Sewers overflow into bays
Despite the return of sunshine Thursday, officials said Californians may want to resist the urge to head to the ocean.

The rain washed trash, pesticides and bacteria into waterways and prompted health warnings. Four beaches were closed in Northern California's San Mateo County, and another 12 miles of beach from Laguna Beach to San Clemente in Southern California's Orange County were off-limits because of sewer overflows.

"It can be very nice the next day and everyone says 'This is great! This is a beach day,'" said Jonathan Fielding, director of the Los Angeles county public health department. "It could well be but we will be monitoring and testing water and we won't recommend people go back there until we're sure it's safe."

Experts normally recommend waiting 72 hours after a storm before getting in the water, though in this case some are saying five days might be wiser. The contamination in some areas could last for weeks because of the especially heavy rains.

Mark Gold, president of Heal the Bay, a Santa Monica-based group that monitors and grades beach water quality, said rain causes more pollution to get flushed into the region's system of storm drains, channels and rivers that carry runoff to the sea.

"Literally every beach gets an 'F' when we get a rain storm like this," he said. "It's big enough to pollute each and every beach in LA County. It's a pretty extraordinary event when we have rain like this."

Curtis Duran, 45 and his two children Max and Ava strolled the trash-strewn beach in Long Beach on Thursday and surveyed debris carried down to the shoreline by the Los Angeles River.

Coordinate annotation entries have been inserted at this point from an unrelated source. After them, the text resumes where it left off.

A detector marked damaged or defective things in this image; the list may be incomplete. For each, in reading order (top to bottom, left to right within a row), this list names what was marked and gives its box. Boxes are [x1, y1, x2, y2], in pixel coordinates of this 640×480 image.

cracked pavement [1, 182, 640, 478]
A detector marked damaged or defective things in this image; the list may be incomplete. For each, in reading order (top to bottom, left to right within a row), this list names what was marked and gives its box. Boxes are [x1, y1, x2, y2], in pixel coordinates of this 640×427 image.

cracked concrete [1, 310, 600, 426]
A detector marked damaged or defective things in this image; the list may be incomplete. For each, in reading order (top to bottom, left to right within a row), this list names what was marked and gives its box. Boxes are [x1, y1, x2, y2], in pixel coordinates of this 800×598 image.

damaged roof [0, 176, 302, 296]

Cans, baseballs, plastic bottles and even baby's high chair sat on the sand mixed in with piles of discarded wood and shards of plastic. Ava, 5, picked up a deflated red ball and showed it to her dad.

"We come down here all the time and I've never seen so much," said Curtis Duran.

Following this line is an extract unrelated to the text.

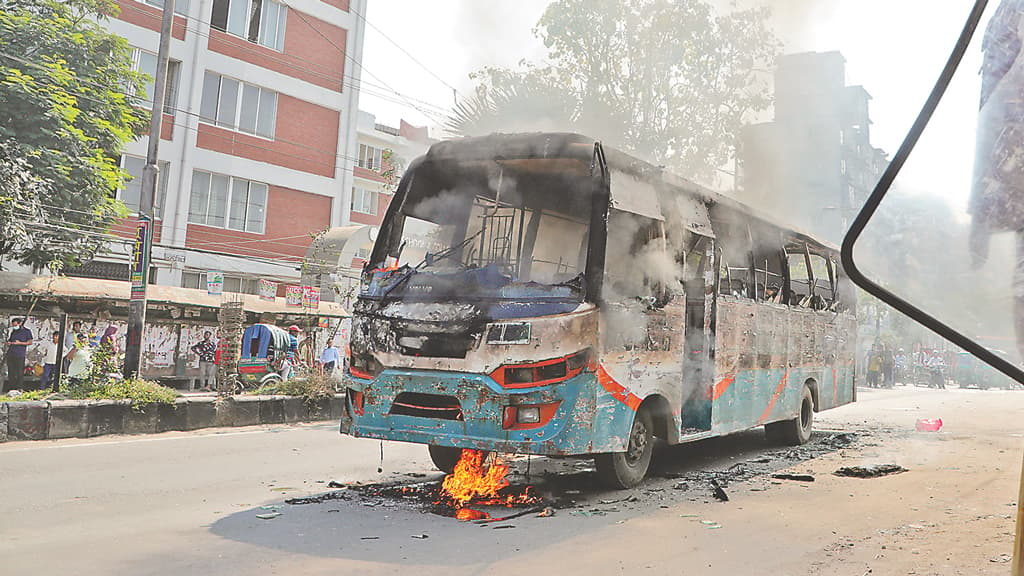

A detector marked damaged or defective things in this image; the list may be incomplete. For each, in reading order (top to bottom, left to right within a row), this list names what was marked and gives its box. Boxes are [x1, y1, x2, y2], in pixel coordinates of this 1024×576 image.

burned bus [342, 133, 856, 483]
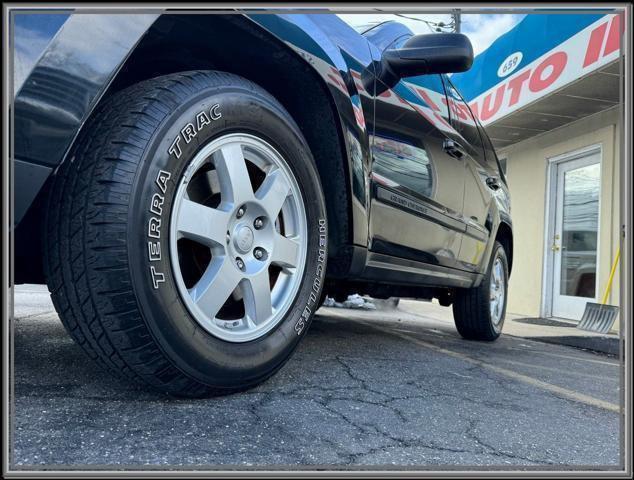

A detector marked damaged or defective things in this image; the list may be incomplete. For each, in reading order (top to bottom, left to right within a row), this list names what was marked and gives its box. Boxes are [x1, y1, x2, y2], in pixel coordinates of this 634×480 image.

Orange County and San Diego were also hard hit.

Sixty people were rescued and more than 30 homes evacuated Wednesday when water surged through Dove Canyon, a gated Orange County community.

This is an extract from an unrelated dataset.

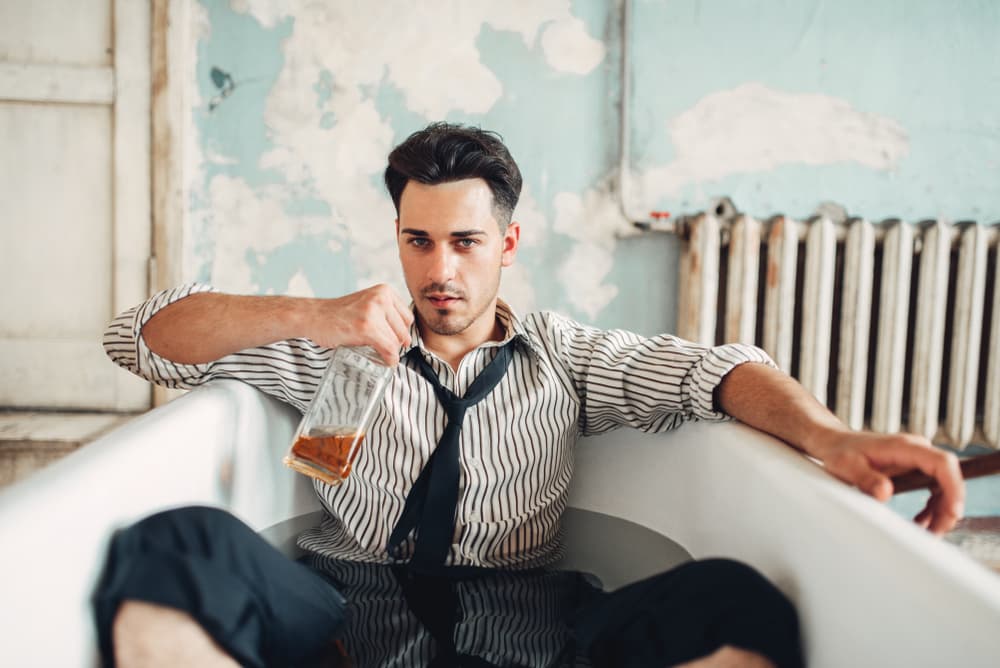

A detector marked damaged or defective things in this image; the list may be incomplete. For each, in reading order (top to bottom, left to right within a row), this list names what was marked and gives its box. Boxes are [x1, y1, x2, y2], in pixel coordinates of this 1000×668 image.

peeling paint wall [180, 0, 1000, 334]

In San Diego, the first floor of the Premier Inn in the city's Mission Valley flooded, forcing guests to the second floor where lifeguards were sent to rescue them, police said. SeaWorld San Diego closed for the day as waters rose in the nearby San Diego River, but it was expected to reopen on Thursday.

Heavy rain severely eroded soil under train tracks in northern San Diego, canceling Amtrak and commuter rail service at least through Christmas weekend.

Farther north, in the Central Valley agricultural region, Tulare County officials said farms and dairies had been hard hit by flooding. About 300 homes were damaged, and 25 roads remained closed.

Allison Lambert, information officer for health and human services, said some preliminary damage estimates ranged beyond $60 million.

About 25 homes sustained damage in Kern County at the southern end of the San Joaquin Valley, and a highway through the Kern River canyon was expected to remain closed through the end of the year after "truck-sized rocks" were washed onto it, fire spokesman Sean Collins said.

The storm weakened as it moved eastward, but floods still washed away six vacant homes and damaged nearly two dozen others in the Beaver Dam area of northwest Arizona, and inundated parts of Nevada and Utah. The low-pressure system could reach the Gulf Coast by Saturday with some rain, forecasters said.